Challenge 1. Transcribe everything from "However, there are" down to "network protection devices." in the text on protecting electronic equipment from power disturbances.

For all electronic equipment there are certain protective measures that can be taken to prevent alterations in the power supply causing damage to components that will have an impact on the equipment’s operation. However, like all protective measures, there are limitations on their effectiveness.
Electricity companies must ensure that the voltage and frequency of the signal they supply are in perfect condition.
However, there are many reasons why undesired effects can alter these nominal values.
The main effects of damage caused to computer equipment by electricity are as follows:
- Slow fluctuations in voltage
- Rising and falling voltage
- Overvoltage and short impulses
- Frequency changes
2. Causes of electronic failures
There various causes of these undesired effects:
- Power company switching.
- Performance of network protection devices.
- Input/output of inductive loads.
- Switching of powerful machinery.
- Alterations caused by equipment connected to the same network.
- Electrostatic discharge (ESD).
- Energy transfers (generators).
- Natural causes, mainly lightning.
A direct lightning strike near a power line has different effects on the line that can cause overvoltage in the line and in the grounding equipment to which it is connected. The current generated by a typical stroke of lightning can reach values between 5 and 150 KA (Kilo amperes) with a rise time of 0.1 to 5 ms (milliseconds) and 20-300 ms of total duration.
If these levels of disturbance reach the input of our electronic equipment they cannot be assumed by the installed protection components. To put it simply, if we have a fuse at the input to the power supply that takes 1 millisecond to cut off the supply when there is a power surge, by the time the protection system takes effect, the surge has already reached the internal components, destroying them and rendering the equipment inoperative.
Electrostatic discharges are a major cause of damage to electronic equipment, and while the effects are less “spectacular” than those caused by thunderstorms, they are no less harmful. Some informal data shows that between 8 and 33% of “lost” equipment was caused by electrostatic discharge.
The phenomenon of electrostatic discharge occurs when two bodies at different electrical potentials come into contact and during that contact their potentials are evened out, transferring electrons between them. This electron transfer is itself an electrical current. To get an idea of how harmful it can be to brush up against someone in our path, note that: walking on carpeting we can reach voltages as high as 35,000V, and when we walk on tiles it is 12,000V, a plastic bag can have up to 20,000V and when we pick it up the electrostatic discharge mentioned above occurs.

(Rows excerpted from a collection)

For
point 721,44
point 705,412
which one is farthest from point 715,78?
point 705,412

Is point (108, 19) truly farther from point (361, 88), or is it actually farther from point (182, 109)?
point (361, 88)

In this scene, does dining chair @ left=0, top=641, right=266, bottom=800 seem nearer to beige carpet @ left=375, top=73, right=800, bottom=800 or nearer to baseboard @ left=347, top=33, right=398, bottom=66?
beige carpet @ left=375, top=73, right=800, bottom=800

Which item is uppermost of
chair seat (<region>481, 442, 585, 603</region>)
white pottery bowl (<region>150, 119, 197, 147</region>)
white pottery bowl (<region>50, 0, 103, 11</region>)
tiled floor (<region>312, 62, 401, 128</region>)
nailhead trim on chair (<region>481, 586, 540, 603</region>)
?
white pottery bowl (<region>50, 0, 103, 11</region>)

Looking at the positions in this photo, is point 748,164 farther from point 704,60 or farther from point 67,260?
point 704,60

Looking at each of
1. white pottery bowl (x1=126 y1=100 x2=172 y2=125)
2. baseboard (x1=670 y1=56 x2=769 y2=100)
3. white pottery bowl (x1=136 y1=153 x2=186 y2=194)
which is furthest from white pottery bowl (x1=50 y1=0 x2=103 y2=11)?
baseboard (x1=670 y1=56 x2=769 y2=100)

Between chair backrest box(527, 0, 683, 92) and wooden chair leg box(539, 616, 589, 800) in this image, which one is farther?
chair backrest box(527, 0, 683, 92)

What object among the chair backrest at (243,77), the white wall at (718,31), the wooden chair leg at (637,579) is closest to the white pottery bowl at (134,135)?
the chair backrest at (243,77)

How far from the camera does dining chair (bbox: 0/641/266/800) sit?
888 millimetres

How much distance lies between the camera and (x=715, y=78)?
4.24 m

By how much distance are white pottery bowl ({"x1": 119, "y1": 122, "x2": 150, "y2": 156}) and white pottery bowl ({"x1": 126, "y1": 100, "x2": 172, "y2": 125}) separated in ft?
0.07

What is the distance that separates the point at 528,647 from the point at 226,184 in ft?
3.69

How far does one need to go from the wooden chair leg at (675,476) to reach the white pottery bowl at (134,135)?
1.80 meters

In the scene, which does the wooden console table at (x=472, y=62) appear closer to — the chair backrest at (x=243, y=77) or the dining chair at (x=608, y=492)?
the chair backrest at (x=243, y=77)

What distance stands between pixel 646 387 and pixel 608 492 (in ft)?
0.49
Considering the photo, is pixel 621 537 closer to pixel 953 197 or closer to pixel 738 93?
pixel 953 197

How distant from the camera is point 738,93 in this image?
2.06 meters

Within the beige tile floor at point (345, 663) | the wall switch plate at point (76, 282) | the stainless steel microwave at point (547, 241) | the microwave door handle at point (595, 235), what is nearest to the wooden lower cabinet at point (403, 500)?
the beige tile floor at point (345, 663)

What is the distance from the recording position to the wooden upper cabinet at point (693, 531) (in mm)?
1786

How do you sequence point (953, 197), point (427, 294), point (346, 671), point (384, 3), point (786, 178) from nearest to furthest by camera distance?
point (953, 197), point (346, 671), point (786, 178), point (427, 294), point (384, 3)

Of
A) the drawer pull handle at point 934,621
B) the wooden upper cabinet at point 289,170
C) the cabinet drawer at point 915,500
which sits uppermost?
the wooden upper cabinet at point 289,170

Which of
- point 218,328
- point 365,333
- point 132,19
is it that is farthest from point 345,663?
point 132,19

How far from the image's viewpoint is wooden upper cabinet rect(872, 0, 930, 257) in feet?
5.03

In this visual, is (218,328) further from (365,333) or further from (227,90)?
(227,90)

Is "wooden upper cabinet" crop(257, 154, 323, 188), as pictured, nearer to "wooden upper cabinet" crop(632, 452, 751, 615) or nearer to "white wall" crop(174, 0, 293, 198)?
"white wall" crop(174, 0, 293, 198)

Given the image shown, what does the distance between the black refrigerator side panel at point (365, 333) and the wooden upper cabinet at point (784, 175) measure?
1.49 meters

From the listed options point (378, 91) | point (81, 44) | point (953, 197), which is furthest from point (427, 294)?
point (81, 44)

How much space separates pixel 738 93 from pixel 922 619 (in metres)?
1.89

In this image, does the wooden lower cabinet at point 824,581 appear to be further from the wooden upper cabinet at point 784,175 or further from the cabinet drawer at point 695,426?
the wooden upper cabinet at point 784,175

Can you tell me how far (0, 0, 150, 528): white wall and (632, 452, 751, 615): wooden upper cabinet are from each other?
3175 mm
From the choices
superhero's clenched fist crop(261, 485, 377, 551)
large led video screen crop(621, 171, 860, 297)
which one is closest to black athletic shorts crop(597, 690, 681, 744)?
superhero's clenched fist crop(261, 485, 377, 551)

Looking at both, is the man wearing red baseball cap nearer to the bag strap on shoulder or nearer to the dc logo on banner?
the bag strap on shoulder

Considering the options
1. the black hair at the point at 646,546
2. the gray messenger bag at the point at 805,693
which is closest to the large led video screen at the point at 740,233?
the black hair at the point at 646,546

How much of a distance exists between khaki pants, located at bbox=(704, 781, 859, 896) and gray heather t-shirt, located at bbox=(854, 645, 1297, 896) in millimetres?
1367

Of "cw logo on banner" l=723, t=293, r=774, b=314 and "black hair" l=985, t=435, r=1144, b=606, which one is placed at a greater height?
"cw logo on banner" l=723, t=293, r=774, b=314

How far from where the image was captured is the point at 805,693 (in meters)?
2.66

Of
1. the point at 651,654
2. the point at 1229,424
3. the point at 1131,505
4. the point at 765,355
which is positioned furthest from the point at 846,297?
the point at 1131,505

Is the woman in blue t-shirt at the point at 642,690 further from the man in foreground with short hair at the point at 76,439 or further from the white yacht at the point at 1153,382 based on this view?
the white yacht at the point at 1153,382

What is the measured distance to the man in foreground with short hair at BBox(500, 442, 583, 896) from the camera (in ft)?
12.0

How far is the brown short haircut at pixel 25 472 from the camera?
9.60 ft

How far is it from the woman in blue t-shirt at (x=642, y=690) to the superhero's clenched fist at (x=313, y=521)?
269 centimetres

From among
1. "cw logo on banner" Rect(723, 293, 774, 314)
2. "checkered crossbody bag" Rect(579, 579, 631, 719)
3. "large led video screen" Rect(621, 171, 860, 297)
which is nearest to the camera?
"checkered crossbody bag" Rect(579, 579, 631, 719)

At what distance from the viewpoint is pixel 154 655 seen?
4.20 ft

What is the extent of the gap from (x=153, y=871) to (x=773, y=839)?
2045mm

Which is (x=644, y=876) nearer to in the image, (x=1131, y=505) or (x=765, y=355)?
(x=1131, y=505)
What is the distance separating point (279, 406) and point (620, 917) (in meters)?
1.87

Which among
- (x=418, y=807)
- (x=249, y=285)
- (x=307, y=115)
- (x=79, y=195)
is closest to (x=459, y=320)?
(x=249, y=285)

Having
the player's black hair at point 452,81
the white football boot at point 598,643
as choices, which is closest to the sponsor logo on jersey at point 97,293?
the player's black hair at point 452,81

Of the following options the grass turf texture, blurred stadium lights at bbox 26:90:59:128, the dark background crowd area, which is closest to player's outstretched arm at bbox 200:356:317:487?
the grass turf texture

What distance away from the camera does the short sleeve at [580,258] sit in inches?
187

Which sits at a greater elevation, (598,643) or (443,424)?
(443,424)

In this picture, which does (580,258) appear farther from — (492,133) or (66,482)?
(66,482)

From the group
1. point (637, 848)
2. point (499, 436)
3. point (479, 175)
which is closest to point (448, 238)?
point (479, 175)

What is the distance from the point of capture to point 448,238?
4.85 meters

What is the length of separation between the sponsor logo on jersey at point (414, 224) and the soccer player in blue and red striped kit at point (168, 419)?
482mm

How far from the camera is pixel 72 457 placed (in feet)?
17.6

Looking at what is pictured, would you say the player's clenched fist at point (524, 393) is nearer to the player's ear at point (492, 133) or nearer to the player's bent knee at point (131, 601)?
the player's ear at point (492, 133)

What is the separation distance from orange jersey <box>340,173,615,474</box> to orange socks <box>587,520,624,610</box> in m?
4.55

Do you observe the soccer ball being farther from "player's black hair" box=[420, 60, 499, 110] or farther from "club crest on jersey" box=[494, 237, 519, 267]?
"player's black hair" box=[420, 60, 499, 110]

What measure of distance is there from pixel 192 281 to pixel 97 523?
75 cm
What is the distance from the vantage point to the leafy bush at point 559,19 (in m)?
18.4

Challenge 2. Swap "distance" for "span" in the rows, from the row that contains "In this picture, which" down to the final row, both included, leaving everything else unchanged. Return only those rows.

Written answer 1.
However, there are many reasons why undesired effects can alter these nominal values.
The main effects of damage caused to computer equipment by electricity are as follows:
- Slow fluctuations in voltage
- Rising and falling voltage
- Overvoltage and short impulses
- Frequency changes
2. Causes of electronic failures
There various causes of these undesired effects:
- Power company switching.
- Performance of network protection devices.

Written answer 2.
In this picture, which does (580,258) appear farther from — (492,133) or (66,482)?
(66,482)

From the group
1. point (637, 848)
2. point (499, 436)
3. point (479, 175)
which is closest to point (448, 238)?
point (479, 175)

What is the span from the point of capture to point 448,238?
4.85 meters

What is the length of separation between the sponsor logo on jersey at point (414, 224) and the soccer player in blue and red striped kit at point (168, 419)?
482mm

How far from the camera is pixel 72 457 placed (in feet)?
17.6

Looking at what is pictured, would you say the player's clenched fist at point (524, 393) is nearer to the player's ear at point (492, 133) or nearer to the player's bent knee at point (131, 601)?
the player's ear at point (492, 133)

What is the separation span from orange jersey <box>340,173,615,474</box> to orange socks <box>587,520,624,610</box> in m?
4.55

Do you observe the soccer ball being farther from "player's black hair" box=[420, 60, 499, 110] or farther from "club crest on jersey" box=[494, 237, 519, 267]?
"player's black hair" box=[420, 60, 499, 110]

What measure of span is there from pixel 192 281 to pixel 97 523?
75 cm
What is the span from the vantage point to the leafy bush at point 559,19 (in m)?
18.4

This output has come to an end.